* Document extract *
++++

U.S. District Judge Rita Lin granted a preliminary injunction on Thursday blocking the Pentagon from classifying AI company Anthropic as a supply chain risk. The ruling hands Anthropic an early legal victory in a dispute that has forced the company into federal court on two fronts.
The designation did more than bar the Pentagon from using Anthropic's AI product, Claude. It required any company doing business with the Pentagon to sever ties with Anthropic entirely, a sweeping measure that rippled across the company's commercial relationships and market position.
That distinction matters. The Pentagon didn't just walk away from a vendor. It branded one.
According to Breitbart, in her written order, Judge Lin addressed the constitutional implications of the Pentagon's move. She found that nothing in the governing statute supports what she called an "Orwellian concept," one that would allow the government to label an American company a potential adversary and saboteur of the United States simply for expressing disagreement with government policies.

++++

* Listed entries *
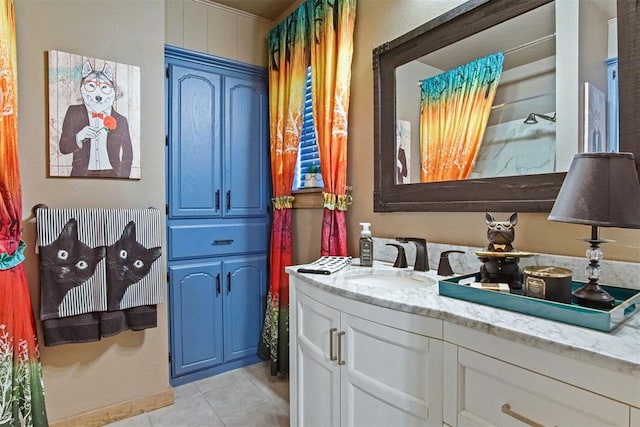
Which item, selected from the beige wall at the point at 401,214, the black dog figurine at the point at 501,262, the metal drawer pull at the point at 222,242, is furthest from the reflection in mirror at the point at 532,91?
the metal drawer pull at the point at 222,242

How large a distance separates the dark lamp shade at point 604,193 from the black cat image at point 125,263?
192cm

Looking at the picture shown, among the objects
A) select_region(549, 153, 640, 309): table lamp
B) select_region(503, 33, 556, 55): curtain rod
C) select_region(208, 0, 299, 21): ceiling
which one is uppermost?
select_region(208, 0, 299, 21): ceiling

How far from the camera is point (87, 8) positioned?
1.88m

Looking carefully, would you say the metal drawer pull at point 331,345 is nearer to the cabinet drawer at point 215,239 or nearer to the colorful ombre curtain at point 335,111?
the colorful ombre curtain at point 335,111

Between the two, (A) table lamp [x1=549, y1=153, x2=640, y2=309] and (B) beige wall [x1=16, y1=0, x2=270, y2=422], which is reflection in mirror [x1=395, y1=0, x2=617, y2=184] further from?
(B) beige wall [x1=16, y1=0, x2=270, y2=422]

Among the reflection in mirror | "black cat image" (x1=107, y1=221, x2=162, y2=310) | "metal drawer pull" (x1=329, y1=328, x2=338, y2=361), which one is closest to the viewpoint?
the reflection in mirror

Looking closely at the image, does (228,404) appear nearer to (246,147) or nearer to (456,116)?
(246,147)

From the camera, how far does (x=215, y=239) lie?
250 cm

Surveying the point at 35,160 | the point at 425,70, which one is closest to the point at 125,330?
the point at 35,160

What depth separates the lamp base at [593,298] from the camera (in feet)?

++++

Please copy the passage from the article on the Anthropic injunction above word for word, starting at "According to Breitbart, in" and ending at "with government policies.".

* Written answer *
According to Breitbart, in her written order, Judge Lin addressed the constitutional implications of the Pentagon's move. She found that nothing in the governing statute supports what she called an "Orwellian concept," one that would allow the government to label an American company a potential adversary and saboteur of the United States simply for expressing disagreement with government policies.